> TEXT SEGMENT
Ahmadinejad's new best friend: Hugo Chávez?

Chávez has announced his support for the Iranian president's claim of election victory. The two leaders have developed close ties based on mutual animosity to the US.

President Hugo Chávez is standing by his man in the Middle East, Iranian President Mahmoud Ahmadinejad, even as hundreds of thousands of ordinary Iranians took to the streets Thursday for the sixth straight day to protest his claim to a landslide reelection.

Mr. Chávez belongs to a small circle of political oddfellows who support Mr. Ahmadinejad, including the King of Swaziland; Hamas, the militant Palestinian organization; and Hezbollah, the radical Lebanese group.

The Venezuelan government, "in the name of the people," hailed the "extraordinary democratic development" that resulted in Ahmadinejad's victory Friday, according to a foreign ministry statement.

"The Bolivarian government of Venezuela expresses its firm rejection of the ferocious and unfounded campaign to discredit, from abroad, that has been unleashed against Iran, with the objective of muddying the political climate of this brother country," said the statement issued late Tuesday. "We demand the immediate end to maneuvers to intimidate and destabilize the Islamic Revolution."

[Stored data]
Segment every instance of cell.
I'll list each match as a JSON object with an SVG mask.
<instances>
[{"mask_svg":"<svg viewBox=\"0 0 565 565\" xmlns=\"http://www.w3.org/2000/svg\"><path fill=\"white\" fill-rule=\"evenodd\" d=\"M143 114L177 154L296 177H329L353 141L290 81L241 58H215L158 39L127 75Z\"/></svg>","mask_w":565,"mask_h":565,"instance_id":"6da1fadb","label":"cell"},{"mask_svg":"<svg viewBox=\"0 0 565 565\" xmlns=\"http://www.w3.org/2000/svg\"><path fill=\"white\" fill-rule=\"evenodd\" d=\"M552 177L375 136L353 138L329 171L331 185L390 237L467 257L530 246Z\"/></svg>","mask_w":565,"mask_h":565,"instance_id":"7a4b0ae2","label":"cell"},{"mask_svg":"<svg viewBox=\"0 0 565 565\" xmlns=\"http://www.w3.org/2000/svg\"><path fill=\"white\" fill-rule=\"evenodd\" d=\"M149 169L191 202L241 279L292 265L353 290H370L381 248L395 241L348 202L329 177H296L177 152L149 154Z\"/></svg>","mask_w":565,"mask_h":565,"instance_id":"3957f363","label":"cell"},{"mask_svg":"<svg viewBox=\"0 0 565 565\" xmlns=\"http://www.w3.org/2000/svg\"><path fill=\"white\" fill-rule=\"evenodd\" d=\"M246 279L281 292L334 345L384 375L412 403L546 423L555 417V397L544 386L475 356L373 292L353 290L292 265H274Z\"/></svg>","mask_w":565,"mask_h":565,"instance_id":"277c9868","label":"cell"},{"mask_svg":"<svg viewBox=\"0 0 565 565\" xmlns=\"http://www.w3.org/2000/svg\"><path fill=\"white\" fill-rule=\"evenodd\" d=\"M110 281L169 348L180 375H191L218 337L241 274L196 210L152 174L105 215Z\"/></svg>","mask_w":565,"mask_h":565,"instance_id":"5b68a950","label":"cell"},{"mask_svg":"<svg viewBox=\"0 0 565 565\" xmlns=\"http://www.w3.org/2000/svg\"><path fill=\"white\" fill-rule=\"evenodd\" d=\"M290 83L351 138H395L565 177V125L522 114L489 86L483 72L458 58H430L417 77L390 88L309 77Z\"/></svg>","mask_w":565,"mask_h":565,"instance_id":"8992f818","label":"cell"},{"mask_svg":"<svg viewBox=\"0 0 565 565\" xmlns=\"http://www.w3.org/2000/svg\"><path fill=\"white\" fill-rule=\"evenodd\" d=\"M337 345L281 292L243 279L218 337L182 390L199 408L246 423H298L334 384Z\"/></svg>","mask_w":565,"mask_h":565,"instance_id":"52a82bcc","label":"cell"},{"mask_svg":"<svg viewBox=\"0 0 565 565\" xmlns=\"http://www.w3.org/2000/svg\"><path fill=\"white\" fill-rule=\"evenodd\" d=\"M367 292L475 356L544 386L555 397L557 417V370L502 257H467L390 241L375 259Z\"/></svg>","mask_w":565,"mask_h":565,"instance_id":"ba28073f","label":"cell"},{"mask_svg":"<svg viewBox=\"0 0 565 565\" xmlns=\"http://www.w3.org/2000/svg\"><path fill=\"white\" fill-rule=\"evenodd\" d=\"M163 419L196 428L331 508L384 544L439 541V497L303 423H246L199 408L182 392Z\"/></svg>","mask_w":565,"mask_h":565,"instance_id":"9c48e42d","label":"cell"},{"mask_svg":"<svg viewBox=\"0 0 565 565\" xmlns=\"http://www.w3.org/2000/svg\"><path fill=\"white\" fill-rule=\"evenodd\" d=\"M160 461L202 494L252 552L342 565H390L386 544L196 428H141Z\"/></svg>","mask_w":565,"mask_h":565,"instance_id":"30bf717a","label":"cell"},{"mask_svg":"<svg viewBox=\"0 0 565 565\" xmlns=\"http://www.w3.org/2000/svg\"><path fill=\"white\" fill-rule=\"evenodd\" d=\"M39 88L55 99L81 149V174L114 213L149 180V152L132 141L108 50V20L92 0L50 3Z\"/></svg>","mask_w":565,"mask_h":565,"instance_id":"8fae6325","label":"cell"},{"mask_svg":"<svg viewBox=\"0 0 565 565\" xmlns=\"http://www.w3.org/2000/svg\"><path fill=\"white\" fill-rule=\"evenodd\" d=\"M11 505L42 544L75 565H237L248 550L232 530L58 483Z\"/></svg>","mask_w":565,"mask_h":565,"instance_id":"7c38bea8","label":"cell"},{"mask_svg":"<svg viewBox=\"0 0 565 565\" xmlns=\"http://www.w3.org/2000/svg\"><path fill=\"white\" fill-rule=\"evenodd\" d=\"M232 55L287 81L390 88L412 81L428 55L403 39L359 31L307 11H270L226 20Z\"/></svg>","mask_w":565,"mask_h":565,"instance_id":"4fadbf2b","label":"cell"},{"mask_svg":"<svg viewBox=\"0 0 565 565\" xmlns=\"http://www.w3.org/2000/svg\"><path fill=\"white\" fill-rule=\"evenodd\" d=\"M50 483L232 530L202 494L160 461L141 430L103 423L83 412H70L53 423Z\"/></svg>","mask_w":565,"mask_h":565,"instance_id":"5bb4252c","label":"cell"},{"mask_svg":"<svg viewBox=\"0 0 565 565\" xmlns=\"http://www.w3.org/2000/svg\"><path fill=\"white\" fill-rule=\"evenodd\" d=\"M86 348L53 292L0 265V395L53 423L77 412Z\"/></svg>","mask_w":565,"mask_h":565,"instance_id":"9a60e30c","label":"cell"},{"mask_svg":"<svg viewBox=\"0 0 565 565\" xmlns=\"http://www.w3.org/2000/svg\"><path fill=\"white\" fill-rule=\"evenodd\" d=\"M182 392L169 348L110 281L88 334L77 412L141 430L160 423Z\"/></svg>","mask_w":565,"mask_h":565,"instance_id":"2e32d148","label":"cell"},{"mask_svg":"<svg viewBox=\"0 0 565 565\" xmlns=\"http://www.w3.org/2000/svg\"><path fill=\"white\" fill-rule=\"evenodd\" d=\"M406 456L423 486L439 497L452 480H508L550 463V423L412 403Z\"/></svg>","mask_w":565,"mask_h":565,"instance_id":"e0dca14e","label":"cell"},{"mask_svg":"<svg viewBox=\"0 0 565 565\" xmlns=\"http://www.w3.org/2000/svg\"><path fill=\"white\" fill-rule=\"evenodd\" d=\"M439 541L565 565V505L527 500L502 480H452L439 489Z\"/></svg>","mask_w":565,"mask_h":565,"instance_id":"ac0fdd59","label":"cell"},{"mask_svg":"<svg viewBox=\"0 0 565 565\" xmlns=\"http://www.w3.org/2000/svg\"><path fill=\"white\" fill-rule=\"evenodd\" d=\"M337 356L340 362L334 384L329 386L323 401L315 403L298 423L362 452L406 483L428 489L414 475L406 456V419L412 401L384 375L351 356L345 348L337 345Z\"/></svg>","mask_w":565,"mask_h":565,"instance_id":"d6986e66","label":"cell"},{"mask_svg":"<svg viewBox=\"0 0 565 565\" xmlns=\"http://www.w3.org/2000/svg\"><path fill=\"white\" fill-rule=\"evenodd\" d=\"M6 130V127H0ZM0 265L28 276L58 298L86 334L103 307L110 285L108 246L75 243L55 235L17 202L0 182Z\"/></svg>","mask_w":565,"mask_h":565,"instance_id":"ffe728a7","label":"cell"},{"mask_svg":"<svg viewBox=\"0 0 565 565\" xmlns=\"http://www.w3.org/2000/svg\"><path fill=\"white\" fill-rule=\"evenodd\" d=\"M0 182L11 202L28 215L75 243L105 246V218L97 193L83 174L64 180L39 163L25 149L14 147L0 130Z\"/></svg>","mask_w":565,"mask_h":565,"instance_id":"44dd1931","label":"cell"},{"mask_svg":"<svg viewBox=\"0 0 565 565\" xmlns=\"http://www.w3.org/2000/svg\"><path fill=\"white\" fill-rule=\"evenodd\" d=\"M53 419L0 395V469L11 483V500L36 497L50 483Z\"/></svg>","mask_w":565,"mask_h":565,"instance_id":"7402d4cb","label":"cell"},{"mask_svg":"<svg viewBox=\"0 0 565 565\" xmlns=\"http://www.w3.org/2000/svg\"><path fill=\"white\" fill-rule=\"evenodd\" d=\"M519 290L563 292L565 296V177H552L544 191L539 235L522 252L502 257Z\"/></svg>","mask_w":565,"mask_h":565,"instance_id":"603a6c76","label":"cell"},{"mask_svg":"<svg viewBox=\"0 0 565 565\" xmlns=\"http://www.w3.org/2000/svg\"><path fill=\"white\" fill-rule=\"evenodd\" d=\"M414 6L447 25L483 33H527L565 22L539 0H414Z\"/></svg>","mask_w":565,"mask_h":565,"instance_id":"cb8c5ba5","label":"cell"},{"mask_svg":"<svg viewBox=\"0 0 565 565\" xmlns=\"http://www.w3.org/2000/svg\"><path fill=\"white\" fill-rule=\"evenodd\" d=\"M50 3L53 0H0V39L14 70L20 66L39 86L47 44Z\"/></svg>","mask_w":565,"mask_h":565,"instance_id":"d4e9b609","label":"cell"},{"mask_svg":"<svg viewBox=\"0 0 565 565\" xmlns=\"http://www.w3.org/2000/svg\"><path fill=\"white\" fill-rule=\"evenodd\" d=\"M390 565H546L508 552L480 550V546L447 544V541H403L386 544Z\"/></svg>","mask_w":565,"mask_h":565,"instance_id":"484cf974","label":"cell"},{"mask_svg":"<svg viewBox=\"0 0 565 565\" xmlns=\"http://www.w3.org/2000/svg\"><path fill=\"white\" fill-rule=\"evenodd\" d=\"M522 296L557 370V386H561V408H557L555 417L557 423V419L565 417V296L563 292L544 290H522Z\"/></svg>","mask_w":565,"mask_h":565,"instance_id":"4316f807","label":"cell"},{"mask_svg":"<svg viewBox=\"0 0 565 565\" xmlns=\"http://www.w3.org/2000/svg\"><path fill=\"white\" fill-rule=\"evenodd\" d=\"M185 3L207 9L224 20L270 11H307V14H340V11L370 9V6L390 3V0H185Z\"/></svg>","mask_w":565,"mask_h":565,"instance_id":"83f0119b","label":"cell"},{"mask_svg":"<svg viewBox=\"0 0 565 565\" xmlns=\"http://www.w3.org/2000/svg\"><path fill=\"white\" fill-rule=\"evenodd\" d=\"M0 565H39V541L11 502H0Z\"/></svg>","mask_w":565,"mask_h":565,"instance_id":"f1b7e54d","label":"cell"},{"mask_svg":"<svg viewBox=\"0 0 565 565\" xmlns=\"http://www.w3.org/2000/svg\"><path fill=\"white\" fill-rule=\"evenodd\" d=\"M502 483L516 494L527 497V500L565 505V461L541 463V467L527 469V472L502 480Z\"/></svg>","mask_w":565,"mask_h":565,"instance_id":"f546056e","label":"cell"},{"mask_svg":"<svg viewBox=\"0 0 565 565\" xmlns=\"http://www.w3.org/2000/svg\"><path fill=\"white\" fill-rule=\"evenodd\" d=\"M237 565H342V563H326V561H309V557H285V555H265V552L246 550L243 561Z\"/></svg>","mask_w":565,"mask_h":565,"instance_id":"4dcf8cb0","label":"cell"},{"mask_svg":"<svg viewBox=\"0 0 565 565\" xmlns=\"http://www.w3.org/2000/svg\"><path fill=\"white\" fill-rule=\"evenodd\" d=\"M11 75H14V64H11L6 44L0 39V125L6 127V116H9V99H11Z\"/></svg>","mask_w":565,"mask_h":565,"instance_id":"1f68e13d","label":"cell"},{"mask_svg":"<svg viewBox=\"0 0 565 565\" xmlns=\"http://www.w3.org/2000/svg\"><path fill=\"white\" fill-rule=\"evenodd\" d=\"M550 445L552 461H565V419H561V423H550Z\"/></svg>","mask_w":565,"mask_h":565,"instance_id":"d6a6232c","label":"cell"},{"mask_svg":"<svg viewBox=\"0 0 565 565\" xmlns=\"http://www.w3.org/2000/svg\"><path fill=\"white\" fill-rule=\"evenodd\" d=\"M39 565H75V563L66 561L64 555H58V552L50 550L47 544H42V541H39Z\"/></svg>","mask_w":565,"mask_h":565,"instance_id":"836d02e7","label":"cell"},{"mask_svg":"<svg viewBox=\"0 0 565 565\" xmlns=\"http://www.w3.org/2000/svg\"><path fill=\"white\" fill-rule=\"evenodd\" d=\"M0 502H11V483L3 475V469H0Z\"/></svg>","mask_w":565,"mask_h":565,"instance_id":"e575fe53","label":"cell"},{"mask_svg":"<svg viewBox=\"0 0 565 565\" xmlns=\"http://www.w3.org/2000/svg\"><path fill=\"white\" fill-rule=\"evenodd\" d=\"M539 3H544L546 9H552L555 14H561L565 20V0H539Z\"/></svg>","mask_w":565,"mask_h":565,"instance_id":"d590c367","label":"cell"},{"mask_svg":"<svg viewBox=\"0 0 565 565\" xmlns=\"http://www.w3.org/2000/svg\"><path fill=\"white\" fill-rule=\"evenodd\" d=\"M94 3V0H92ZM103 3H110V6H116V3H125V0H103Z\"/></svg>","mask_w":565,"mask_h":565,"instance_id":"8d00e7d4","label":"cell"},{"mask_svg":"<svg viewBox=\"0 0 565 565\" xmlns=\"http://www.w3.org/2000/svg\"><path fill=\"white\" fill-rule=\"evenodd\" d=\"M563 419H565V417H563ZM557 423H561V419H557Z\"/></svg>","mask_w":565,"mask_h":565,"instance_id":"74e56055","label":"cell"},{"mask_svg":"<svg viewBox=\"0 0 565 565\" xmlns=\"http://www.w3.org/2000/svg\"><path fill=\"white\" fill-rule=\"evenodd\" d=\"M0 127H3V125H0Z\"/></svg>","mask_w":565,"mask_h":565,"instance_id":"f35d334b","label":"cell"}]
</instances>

> STUDY QUESTIONS
**a.** Reproduce the part of the article on Chávez and Ahmadinejad that opens with the words containing "Ahmadinejad's new best" and closes with "foreign ministry statement.".
**b.** According to the article on Chávez and Ahmadinejad, when was the Venezuelan foreign ministry statement issued?
**c.** Extend the article on Chávez and Ahmadinejad, picking up after its final sentence.

> SOLVED PROBLEMS
**a.**
Ahmadinejad's new best friend: Hugo Chávez?

Chávez has announced his support for the Iranian president's claim of election victory. The two leaders have developed close ties based on mutual animosity to the US.

President Hugo Chávez is standing by his man in the Middle East, Iranian President Mahmoud Ahmadinejad, even as hundreds of thousands of ordinary Iranians took to the streets Thursday for the sixth straight day to protest his claim to a landslide reelection.

Mr. Chávez belongs to a small circle of political oddfellows who support Mr. Ahmadinejad, including the King of Swaziland; Hamas, the militant Palestinian organization; and Hezbollah, the radical Lebanese group.

The Venezuelan government, "in the name of the people," hailed the "extraordinary democratic development" that resulted in Ahmadinejad's victory Friday, according to a foreign ministry statement.

**b.** Late Tuesday.

**c.**
Chávez's support for Iran's beleaguered leader is no surprise. The two leaders have developed warm ties in recent years, based on their mutual antipathy for the US. Other than the fact they're both major oil producers and oppose US foreign policy, the countries have little in common.

Iran now manufactures cars, tractors and bicycles in Venezuela, and Chávez made his sixth trip to Iran in April.

"Iran and Venezuela ties have introduced a common revolutionary front ... in the world," Ahmadinejad said then. He vowed that the two countries would "continue to stand by each other."

The two leaders inaugurated a binational bank on that trip and said they were providing $200 million to finance projects in both countries.

Chávez also has paved the way for the Iranian leader to seek ties with other South American nations, to the alarm of Washington, which considers Iran a state sponsor of terrorism.

Defense Secretary Robert Gates told senators in January that he was more concerned about Iran's "meddling" in Latin America than Russia's efforts in previous months to reestablish ties in the region.

Russia, which hosted Ahmadinejad at a previously planned international summit Tuesday, gave a cautious endorsement to Ahmadinejad's election claim. Sergei Ryabkov, a deputy foreign minister, said: "Elections in Iran are an internal affair of the Iranian people, but we welcome the newly elected president of that state."

Bolivia has become a particularly favored nation, getting a visit from Ahmadinejad in 2007 and millions of dollars in aid to build hospitals and milk factories. Bolivian President Evo Morales visited Iran in 2008.

Ahmadinejad was supposed to visit Venezuela, Ecuador, and Brazil in May but canceled the trip at the last moment, for reasons that were not fully explained.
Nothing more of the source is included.